Please return the text that accompanies each of the items below, copied word for word and in the same order, with the pictures left out.

- [DATA RECORDS]:
-- -- --
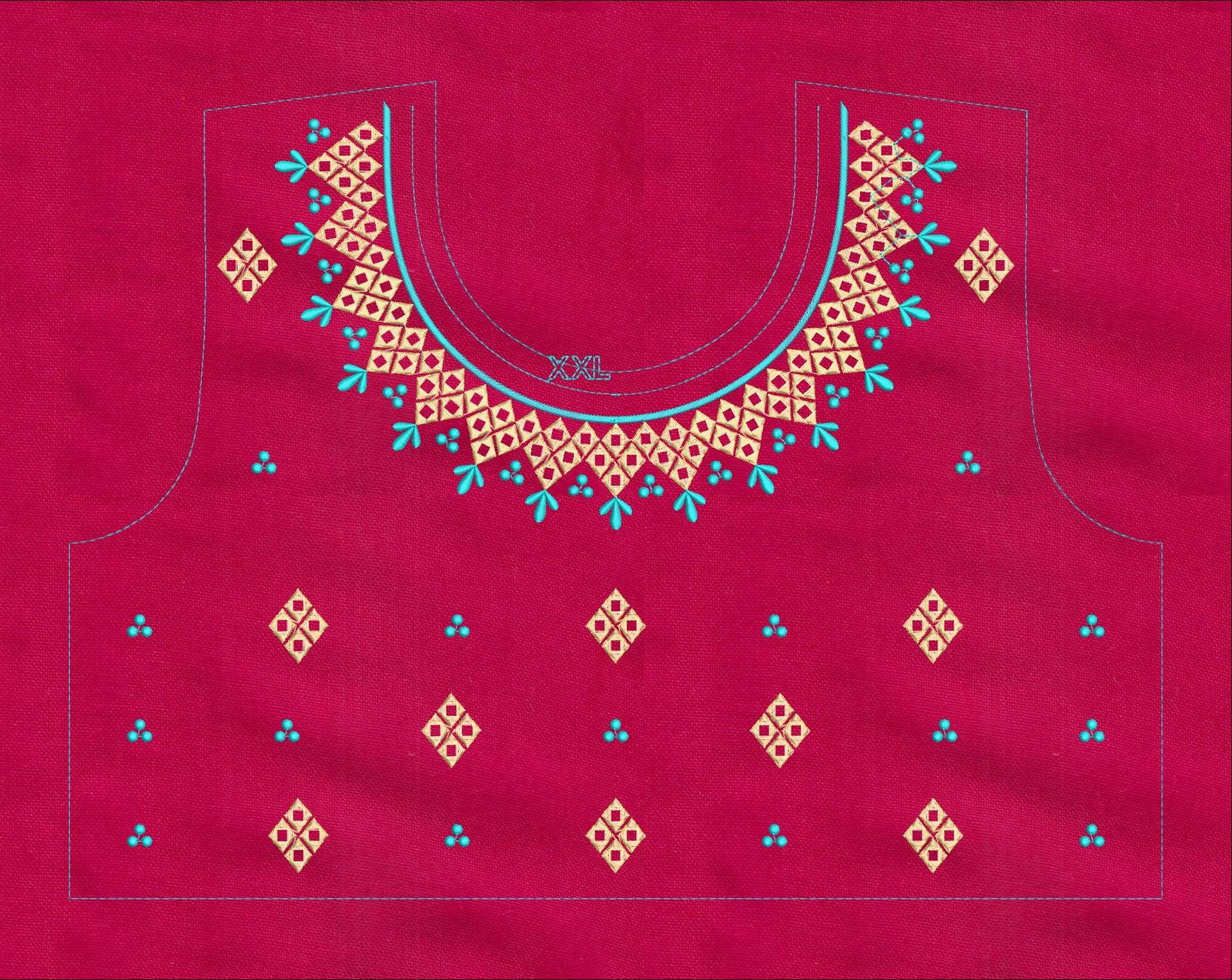 FANCY CHOLI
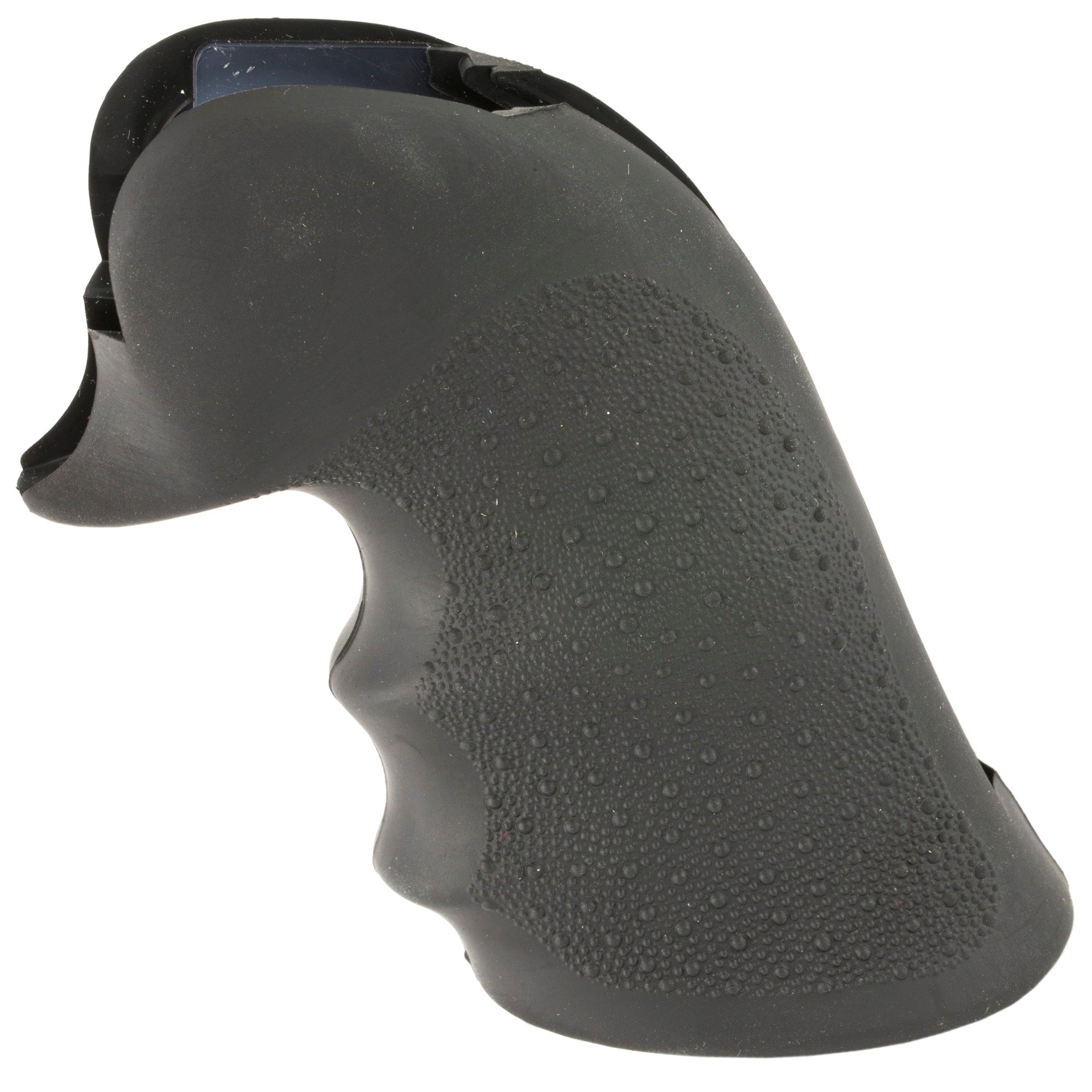 Hogue Monogrip for Ruger Blackhawk and Single Six Vaquero – Black Rubber Revolver Grip with Finger Grooves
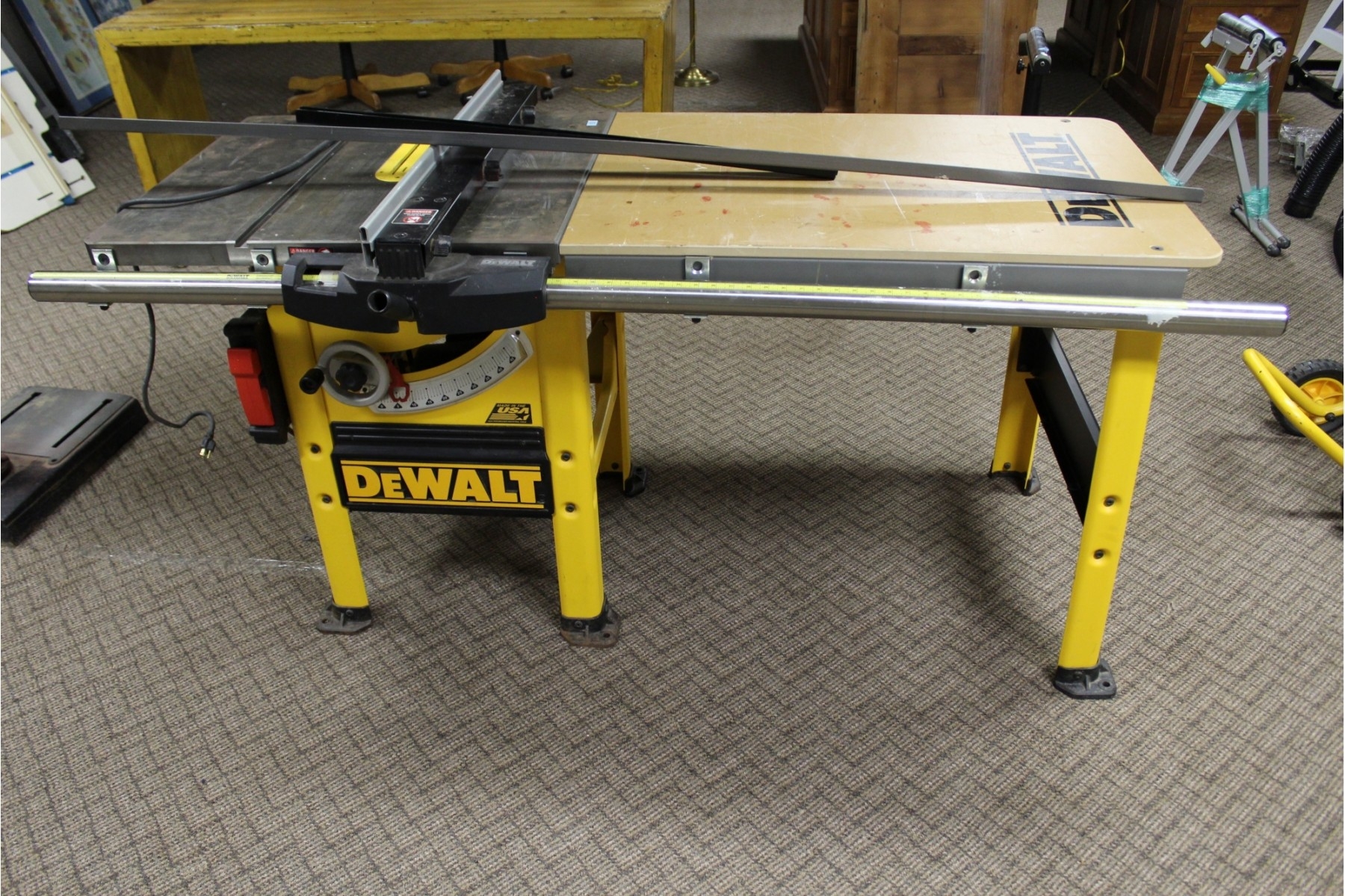 dewalt table saw extension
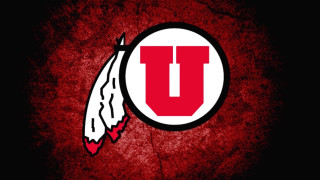 Red white u logo black - u free wallpaper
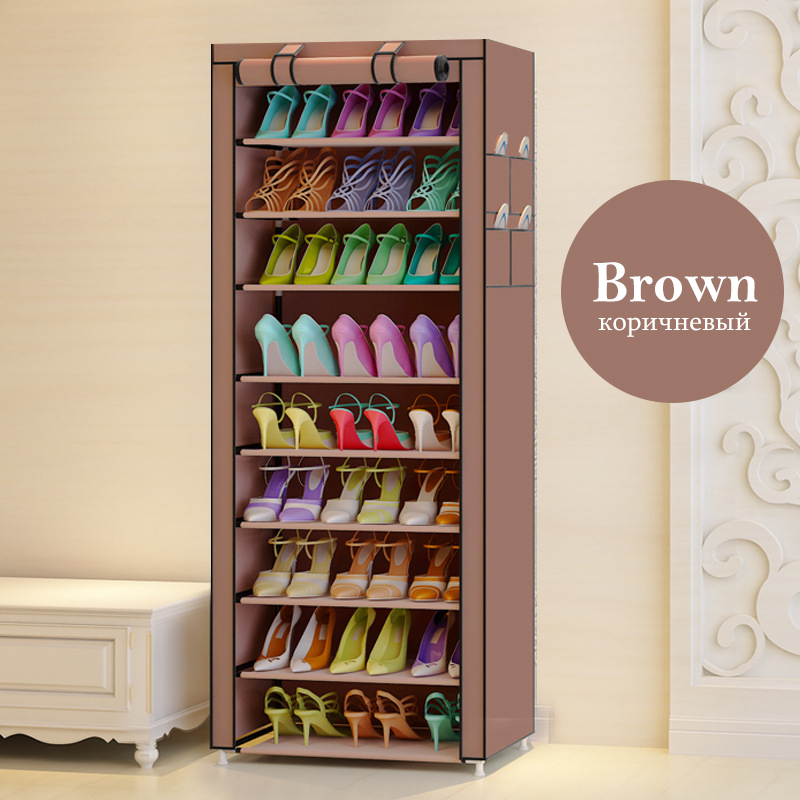 Shoe Rack With Cover Shoe Organizer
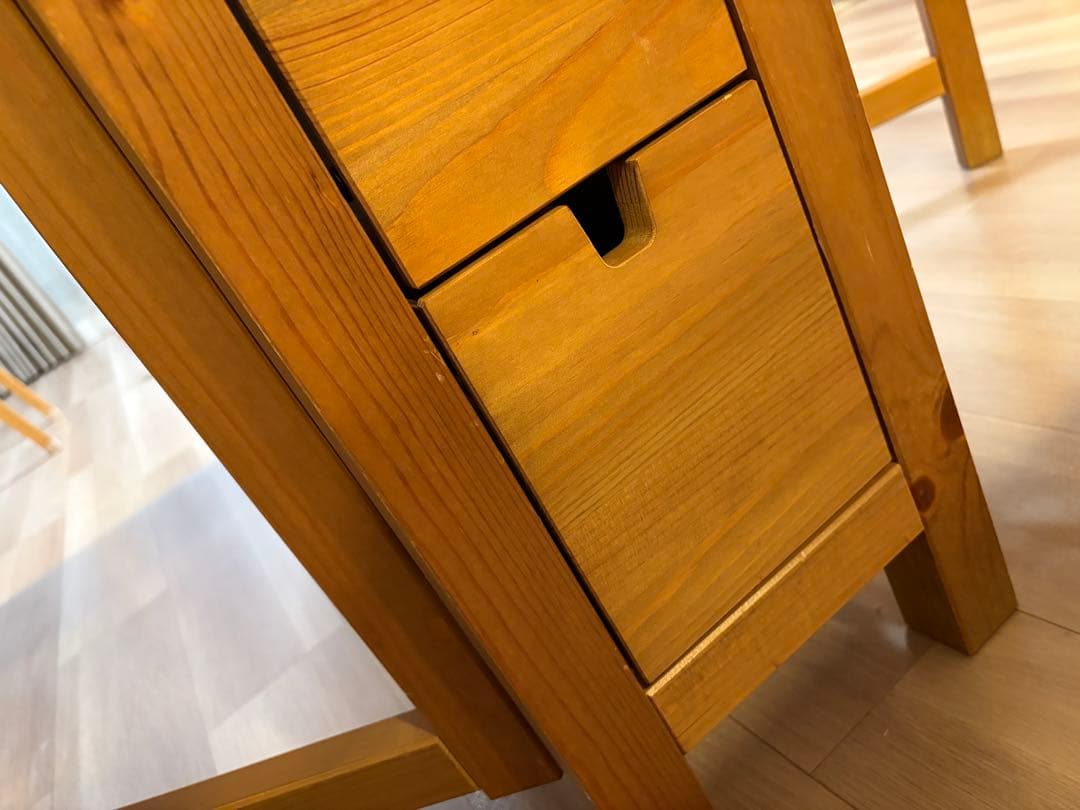 【専用】IKEA 木製折りたたみダイニングテーブル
-- -- --
- [ANSWER TO THIS EXERCISE]:
 FANCY CHOLI
 Hogue Monogrip for Ruger Blackhawk and Single Six Vaquero – Black Rubber Revolver Grip with Finger Grooves
 dewalt table saw extension
 Red white u logo black - u free wallpaper
 Shoe Rack With Cover Shoe Organizer
 【専用】IKEA 木製折りたたみダイニングテーブル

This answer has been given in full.